__Короткое упражнение__
Перепишите строки от строки с «What is the separation distance» до строки с «5. pixel 427 122», поменяв «nearest» на «closest». Всё остальное оставьте без изменений.
---- Приведённые строки
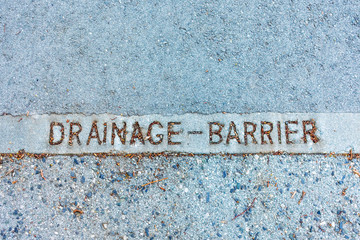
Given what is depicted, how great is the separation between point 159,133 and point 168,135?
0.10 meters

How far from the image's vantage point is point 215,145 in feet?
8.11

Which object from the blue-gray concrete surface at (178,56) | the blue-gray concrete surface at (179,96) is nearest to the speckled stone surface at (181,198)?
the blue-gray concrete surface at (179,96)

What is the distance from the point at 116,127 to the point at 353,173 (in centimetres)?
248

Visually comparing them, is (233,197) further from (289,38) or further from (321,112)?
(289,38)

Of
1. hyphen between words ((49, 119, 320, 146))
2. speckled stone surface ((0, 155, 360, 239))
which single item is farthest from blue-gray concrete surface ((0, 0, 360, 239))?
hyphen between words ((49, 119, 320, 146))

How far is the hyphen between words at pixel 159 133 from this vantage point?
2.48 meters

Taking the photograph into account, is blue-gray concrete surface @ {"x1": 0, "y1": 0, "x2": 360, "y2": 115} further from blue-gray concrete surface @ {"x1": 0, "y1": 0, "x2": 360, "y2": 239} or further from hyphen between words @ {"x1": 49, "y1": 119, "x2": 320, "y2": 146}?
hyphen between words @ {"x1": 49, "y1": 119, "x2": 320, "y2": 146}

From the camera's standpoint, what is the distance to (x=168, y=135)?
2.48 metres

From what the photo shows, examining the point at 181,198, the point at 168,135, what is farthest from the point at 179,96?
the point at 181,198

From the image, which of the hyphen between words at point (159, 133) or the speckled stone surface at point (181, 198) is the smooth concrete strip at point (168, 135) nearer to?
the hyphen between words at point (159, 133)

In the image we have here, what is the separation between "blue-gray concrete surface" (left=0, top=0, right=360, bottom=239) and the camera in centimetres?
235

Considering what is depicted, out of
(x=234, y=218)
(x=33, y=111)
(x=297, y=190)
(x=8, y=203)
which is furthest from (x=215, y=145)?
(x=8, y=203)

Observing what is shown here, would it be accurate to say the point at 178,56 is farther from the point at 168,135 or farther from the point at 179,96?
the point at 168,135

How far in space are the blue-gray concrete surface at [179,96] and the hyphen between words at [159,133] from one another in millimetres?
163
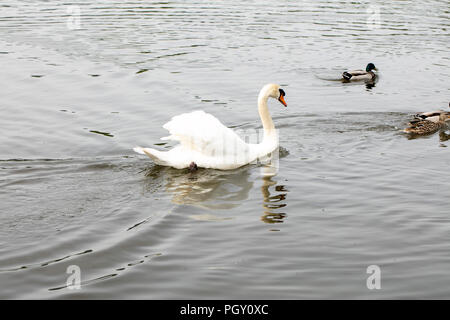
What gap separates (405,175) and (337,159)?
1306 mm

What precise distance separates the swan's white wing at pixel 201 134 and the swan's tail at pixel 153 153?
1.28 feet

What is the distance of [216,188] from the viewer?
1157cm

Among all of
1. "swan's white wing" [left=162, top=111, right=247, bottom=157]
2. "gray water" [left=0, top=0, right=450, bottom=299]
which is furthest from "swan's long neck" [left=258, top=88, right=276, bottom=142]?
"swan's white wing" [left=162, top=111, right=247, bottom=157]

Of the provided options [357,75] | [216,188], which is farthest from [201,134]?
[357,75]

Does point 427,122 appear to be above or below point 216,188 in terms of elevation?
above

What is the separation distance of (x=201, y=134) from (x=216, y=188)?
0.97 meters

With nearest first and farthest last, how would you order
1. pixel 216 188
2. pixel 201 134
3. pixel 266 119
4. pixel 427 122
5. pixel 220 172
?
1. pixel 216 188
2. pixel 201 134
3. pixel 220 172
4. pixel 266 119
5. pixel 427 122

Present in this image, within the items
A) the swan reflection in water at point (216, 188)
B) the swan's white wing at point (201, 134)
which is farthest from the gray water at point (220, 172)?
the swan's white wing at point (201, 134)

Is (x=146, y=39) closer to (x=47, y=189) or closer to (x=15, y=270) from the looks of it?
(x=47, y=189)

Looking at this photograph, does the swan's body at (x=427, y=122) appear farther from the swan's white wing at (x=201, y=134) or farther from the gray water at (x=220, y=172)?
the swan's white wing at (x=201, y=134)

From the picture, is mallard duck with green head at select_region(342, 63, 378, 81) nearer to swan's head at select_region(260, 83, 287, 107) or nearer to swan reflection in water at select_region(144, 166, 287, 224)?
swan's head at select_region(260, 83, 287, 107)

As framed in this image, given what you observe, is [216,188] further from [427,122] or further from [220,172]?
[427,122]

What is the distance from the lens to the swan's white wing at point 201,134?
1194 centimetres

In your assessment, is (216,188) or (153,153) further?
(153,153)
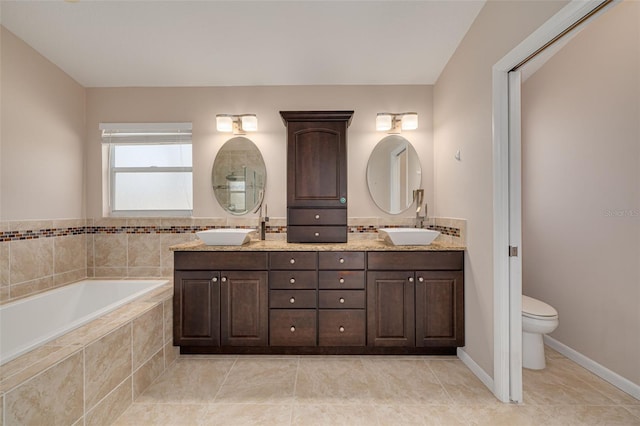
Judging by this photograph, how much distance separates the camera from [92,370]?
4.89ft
--------
---- Приведённые строки
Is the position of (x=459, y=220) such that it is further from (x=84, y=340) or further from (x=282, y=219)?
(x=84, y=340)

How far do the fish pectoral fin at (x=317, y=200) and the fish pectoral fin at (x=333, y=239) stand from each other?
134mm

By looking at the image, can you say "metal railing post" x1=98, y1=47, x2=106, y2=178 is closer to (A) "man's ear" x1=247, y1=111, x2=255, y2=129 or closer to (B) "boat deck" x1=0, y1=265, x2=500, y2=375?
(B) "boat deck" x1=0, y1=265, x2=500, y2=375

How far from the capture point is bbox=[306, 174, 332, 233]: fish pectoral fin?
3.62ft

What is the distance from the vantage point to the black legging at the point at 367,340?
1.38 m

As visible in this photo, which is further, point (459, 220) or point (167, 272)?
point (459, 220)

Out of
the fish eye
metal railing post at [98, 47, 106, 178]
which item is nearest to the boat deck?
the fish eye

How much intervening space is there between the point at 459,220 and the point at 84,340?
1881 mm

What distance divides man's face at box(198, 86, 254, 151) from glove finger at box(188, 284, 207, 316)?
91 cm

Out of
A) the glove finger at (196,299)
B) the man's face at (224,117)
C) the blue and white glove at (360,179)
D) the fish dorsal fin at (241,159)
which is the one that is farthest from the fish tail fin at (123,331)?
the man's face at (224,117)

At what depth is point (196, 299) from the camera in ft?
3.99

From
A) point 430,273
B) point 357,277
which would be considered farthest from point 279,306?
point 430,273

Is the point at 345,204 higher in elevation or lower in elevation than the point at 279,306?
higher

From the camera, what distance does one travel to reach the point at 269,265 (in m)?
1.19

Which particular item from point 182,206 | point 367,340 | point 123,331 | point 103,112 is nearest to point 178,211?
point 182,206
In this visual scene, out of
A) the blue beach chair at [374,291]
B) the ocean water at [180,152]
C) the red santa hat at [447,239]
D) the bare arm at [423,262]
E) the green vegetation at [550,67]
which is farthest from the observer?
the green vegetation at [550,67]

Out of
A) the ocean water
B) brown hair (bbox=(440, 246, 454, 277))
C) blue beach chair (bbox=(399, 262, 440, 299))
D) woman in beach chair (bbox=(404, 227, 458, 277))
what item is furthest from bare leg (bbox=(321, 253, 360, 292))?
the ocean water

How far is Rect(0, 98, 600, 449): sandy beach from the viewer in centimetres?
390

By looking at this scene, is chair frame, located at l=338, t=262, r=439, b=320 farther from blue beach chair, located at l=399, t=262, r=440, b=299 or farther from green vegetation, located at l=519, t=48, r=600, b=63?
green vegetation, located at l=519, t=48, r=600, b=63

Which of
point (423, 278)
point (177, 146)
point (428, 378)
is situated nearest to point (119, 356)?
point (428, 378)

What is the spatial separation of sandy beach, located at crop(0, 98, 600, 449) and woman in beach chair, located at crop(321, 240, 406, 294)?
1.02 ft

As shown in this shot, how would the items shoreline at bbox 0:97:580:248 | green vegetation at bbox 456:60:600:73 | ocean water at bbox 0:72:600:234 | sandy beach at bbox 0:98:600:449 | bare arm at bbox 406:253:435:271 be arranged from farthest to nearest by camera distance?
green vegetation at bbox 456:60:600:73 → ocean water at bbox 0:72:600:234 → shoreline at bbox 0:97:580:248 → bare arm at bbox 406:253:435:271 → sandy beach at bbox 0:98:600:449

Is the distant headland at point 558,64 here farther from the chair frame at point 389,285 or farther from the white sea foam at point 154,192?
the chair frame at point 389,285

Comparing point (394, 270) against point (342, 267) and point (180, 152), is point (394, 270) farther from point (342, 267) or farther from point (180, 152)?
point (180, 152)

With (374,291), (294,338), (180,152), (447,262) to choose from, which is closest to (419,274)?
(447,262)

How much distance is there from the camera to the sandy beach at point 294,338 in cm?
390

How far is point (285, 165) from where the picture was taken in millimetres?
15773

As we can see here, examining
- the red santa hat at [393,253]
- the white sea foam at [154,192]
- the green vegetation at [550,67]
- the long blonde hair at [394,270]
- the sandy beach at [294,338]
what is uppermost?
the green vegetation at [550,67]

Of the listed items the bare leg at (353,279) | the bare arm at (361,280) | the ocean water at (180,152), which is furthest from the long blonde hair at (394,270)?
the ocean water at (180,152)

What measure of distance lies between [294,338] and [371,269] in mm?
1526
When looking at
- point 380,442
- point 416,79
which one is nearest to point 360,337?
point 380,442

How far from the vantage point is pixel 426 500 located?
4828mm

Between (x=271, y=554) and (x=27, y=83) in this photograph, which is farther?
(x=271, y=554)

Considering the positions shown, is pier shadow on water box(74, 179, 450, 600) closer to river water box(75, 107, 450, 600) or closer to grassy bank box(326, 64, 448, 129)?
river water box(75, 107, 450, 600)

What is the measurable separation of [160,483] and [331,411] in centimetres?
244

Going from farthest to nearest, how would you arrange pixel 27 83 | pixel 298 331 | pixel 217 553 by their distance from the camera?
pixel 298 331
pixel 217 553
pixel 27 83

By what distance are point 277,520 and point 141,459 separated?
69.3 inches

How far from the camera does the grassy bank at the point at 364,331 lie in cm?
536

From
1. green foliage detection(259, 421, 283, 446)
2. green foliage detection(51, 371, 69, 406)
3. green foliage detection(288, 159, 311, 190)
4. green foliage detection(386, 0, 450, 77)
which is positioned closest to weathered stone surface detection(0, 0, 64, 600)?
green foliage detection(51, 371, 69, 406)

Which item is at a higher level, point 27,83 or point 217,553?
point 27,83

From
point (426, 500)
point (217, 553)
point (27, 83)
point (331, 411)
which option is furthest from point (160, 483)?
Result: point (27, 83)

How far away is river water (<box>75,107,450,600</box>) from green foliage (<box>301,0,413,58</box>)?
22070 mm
--------
__Решение__
What is the separation distance of (x=201, y=134) from (x=216, y=188)?
0.97 meters

With closest first and farthest last, how would you order
1. pixel 216 188
2. pixel 201 134
3. pixel 266 119
4. pixel 427 122
5. pixel 220 172
?
1. pixel 216 188
2. pixel 201 134
3. pixel 220 172
4. pixel 266 119
5. pixel 427 122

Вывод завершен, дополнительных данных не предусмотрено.